On February 17, 2010 13:00:39 Oswald Buddenhagen wrote:
> On Wed, Feb 17, 2010 at 05:36:43PM +0000, John Tapsell wrote:
> > I'm not all that convinced we even need shallow clones.
> > 
> > The Gnome guys found shallow clones only saved a small amount of space:
> > 
> > The first size, in MB, is the full checkout, and second number is a
> > shallow clone of depth 1.
> > 
> > [...]
> > 
> > Hardly seems worth the complication, let alone being a blocker wish,
> > for a 10% saving.
> 
> these numbers were to be expected, as a shallow clone needs to contain
> the head revisions of all files in the tip tree. the rest is stored in
> pretty efficient xdeltas. and as most files mostly only gain code, the
> inverse deltas are small. so a project must have a rather impressive
> history to make its length contribute significantly to the repo size.
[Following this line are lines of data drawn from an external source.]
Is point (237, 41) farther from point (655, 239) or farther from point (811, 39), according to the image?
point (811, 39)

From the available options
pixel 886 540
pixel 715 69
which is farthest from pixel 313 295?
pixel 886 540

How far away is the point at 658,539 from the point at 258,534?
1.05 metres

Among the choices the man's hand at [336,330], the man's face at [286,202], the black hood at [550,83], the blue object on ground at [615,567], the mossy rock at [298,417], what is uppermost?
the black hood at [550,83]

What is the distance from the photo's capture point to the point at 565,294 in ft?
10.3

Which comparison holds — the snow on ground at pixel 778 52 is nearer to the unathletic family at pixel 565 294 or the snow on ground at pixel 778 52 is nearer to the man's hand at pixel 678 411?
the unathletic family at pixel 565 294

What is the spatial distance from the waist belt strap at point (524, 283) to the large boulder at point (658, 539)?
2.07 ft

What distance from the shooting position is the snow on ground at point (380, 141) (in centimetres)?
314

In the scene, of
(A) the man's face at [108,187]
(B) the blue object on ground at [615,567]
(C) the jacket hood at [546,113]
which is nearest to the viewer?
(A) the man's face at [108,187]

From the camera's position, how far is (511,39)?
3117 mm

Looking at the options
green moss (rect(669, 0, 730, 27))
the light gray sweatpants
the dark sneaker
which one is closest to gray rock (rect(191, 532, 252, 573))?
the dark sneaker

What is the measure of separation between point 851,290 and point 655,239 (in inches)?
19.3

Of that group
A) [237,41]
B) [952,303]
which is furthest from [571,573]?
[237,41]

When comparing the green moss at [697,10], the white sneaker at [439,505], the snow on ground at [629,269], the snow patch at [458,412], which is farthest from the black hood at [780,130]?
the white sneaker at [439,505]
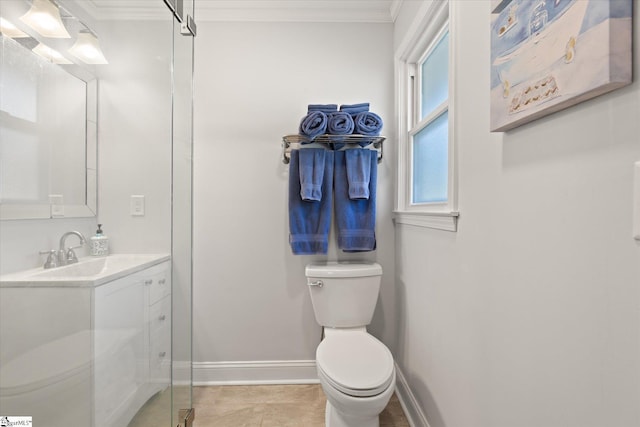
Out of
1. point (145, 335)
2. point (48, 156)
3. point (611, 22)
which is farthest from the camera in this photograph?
point (145, 335)

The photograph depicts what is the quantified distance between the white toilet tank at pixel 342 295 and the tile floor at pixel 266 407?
48 cm

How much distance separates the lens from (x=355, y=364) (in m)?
1.33

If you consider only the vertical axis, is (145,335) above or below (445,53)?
below

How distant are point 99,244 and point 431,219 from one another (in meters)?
1.25

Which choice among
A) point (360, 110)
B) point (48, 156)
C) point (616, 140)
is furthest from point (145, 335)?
point (360, 110)

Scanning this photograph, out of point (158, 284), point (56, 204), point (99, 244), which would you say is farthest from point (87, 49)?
point (158, 284)

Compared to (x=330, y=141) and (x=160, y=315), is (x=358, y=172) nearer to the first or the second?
(x=330, y=141)

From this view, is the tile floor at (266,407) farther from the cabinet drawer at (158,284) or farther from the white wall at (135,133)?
the white wall at (135,133)

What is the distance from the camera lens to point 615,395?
0.53m

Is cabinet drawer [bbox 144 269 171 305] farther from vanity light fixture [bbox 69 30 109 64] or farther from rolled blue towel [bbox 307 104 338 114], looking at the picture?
rolled blue towel [bbox 307 104 338 114]

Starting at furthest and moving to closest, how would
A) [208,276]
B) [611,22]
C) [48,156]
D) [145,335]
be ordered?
1. [208,276]
2. [145,335]
3. [48,156]
4. [611,22]

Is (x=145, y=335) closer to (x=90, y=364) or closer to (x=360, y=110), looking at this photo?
(x=90, y=364)

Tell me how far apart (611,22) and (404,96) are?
4.70 feet

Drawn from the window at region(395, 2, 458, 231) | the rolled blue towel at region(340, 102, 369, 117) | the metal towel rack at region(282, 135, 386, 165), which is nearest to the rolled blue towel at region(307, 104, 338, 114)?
the rolled blue towel at region(340, 102, 369, 117)
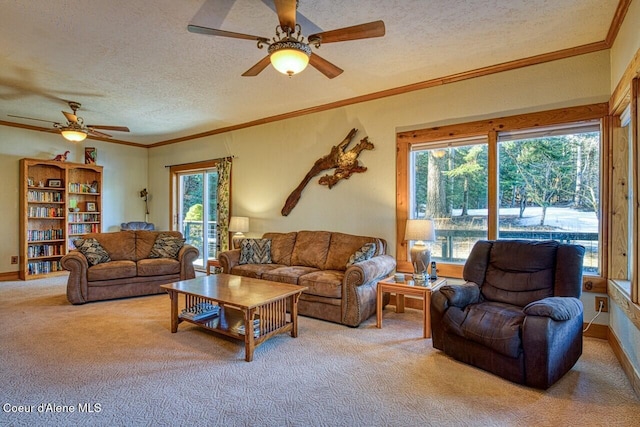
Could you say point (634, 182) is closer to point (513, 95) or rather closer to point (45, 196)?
point (513, 95)

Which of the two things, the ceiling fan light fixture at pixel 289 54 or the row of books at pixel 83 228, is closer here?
the ceiling fan light fixture at pixel 289 54

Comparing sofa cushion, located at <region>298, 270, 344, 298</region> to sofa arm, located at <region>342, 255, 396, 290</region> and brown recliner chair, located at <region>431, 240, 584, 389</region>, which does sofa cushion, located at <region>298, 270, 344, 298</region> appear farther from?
brown recliner chair, located at <region>431, 240, 584, 389</region>

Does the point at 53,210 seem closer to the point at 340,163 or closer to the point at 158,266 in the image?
the point at 158,266

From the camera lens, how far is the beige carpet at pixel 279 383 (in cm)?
197

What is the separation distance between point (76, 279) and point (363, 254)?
3613mm

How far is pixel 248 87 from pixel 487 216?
10.6 ft

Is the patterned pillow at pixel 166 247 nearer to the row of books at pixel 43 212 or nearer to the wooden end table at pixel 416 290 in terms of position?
the row of books at pixel 43 212

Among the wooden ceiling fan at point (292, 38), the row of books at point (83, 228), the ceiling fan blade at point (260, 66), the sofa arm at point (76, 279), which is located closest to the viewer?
the wooden ceiling fan at point (292, 38)

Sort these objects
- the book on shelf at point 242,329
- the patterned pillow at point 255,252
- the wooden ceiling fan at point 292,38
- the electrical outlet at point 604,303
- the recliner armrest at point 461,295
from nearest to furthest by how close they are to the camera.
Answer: the wooden ceiling fan at point 292,38
the recliner armrest at point 461,295
the book on shelf at point 242,329
the electrical outlet at point 604,303
the patterned pillow at point 255,252

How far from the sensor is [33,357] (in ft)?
8.95

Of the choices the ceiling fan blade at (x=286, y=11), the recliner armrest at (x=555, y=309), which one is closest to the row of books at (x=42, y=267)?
the ceiling fan blade at (x=286, y=11)

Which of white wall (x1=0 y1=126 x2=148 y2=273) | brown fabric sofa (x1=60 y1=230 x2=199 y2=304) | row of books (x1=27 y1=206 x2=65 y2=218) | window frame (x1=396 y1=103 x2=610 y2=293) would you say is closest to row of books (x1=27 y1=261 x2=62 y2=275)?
white wall (x1=0 y1=126 x2=148 y2=273)

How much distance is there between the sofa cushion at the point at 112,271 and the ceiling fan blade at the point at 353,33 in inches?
155

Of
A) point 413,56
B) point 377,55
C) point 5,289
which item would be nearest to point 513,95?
point 413,56
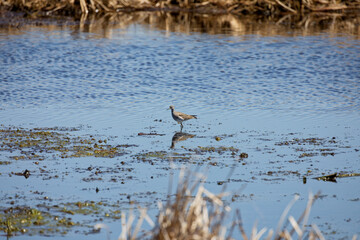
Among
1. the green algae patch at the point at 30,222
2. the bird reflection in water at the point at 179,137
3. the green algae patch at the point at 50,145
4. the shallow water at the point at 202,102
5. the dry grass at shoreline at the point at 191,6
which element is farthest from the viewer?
the dry grass at shoreline at the point at 191,6

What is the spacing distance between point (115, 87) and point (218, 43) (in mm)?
9557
> however, things are radically different for badly compressible binary
> data, especially when files are often completely discarded - artwork.
> 
> narrow clones will be a significantly bigger gain, as *all* blobs for
> the irrelevant files are omitted, including the big tip ones, obviously.
> 
> and just in case it's not obvious: one consequence of the delta
> compression is that any file's bare presence at any point in time has a
> significantly bigger impact than another file's long history. which is
> one of the reasons why i want a clean splitting which enables moving
> without leaving behind artificts. shallow/narrow clones would
> theoretically compensate most of the problem, but i predict that in the
> end everyone who is actually using the history will end up with more or
> less complete clones sooner or later anyway.

just in case anyone's not clear on the terminology: a shallow clone is one 
that doesn't have the full history. 
a narrow clone is one that doesn't have all the files (eg. just 
kdebase/workspace/plasma instead of the whole kdebase)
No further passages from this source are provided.